* [Tasks for this exercise]:
1) In the abstract on networked power-gated MRAMs, what enables the MRAM devices to respond to incoming commands? Answer in one to three sentences.
2) In the MRAM abstract, what energy savings are reported for 65-nm technology compared with a static random access memory-based implementation?

Networked Power-Gated MRAMs for Memory-Based Computing

Jean Philippe Diguet; Naoya Onizawa; Mostafa Rizk; Johanna Sepulveda; Amer Baghdadi; Takahiro Hanyu

doi:10.1109/TVLSI.2018.2856458

Networked Power-Gated MRAMs for Memory-Based Computing

Jean Philippe Diguet, Naoya Onizawa, Mostafa Rizk, Johanna Sepulveda, Amer Baghdadi, Takahiro Hanyu

Research output: Contribution to journal › Article › peer-review

6 Citations (Scopus)

Abstract

Emerging nonvolatile memory technologies open new perspectives for original computing architectures. In this paper, we propose a new type of flexible and energy-efficient architecture that relies on power-gated distributed magnetoresistive random access memory (MRAM). The proposed architecture uses a network-on-chip (NoC) to interconnect MRAM-based clusters, processing elements, and managers. The NoC distributes application-specific commands to MRAM devices by means of packets. Configurable network interfaces allow to transform MRAM devices into smart units able to respond to incoming commands. In this context, three types of MRAM designs are proposed with different power-gating policies and granularities. A relevant database search engine case study is considered to illustrate the benefits of this proposed architecture. It is implemented with a sparse-neural-network approach and simulated in SystemC with different scenarios including hundreds of database queries. Hardware designs and accurate power estimations have been conducted. The obtained results demonstrate important power reduction with database hit rates of about 94%. Targeting 65-nm technology, energy savings reach 87% when compared with an static random access memory-based implementation. Moreover, a new asymmetric read/write MRAM type provides from 39% to 50% energy reduction with respect to the other fixed-granularity models. This results in a low-power, highly scalable, and configurable implementation of memory-based computing.

* [Dataset section]:
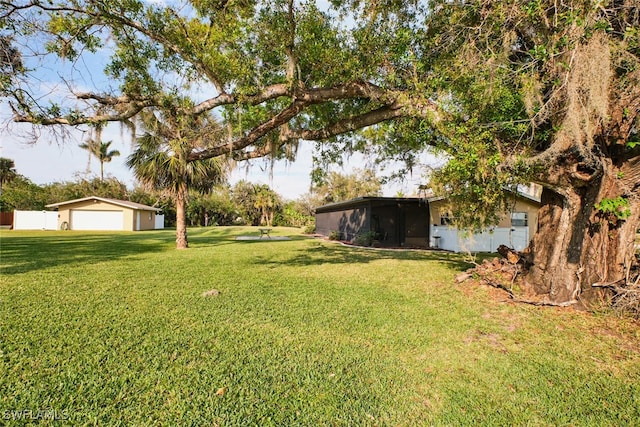 view of yard featuring a garage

* [Numbered answers]:
1) Configurable network interfaces turn the MRAM devices into smart units that can respond to incoming commands. The network-on-chip sends these application-specific commands to the devices as packets.

2) Energy savings reach 87%.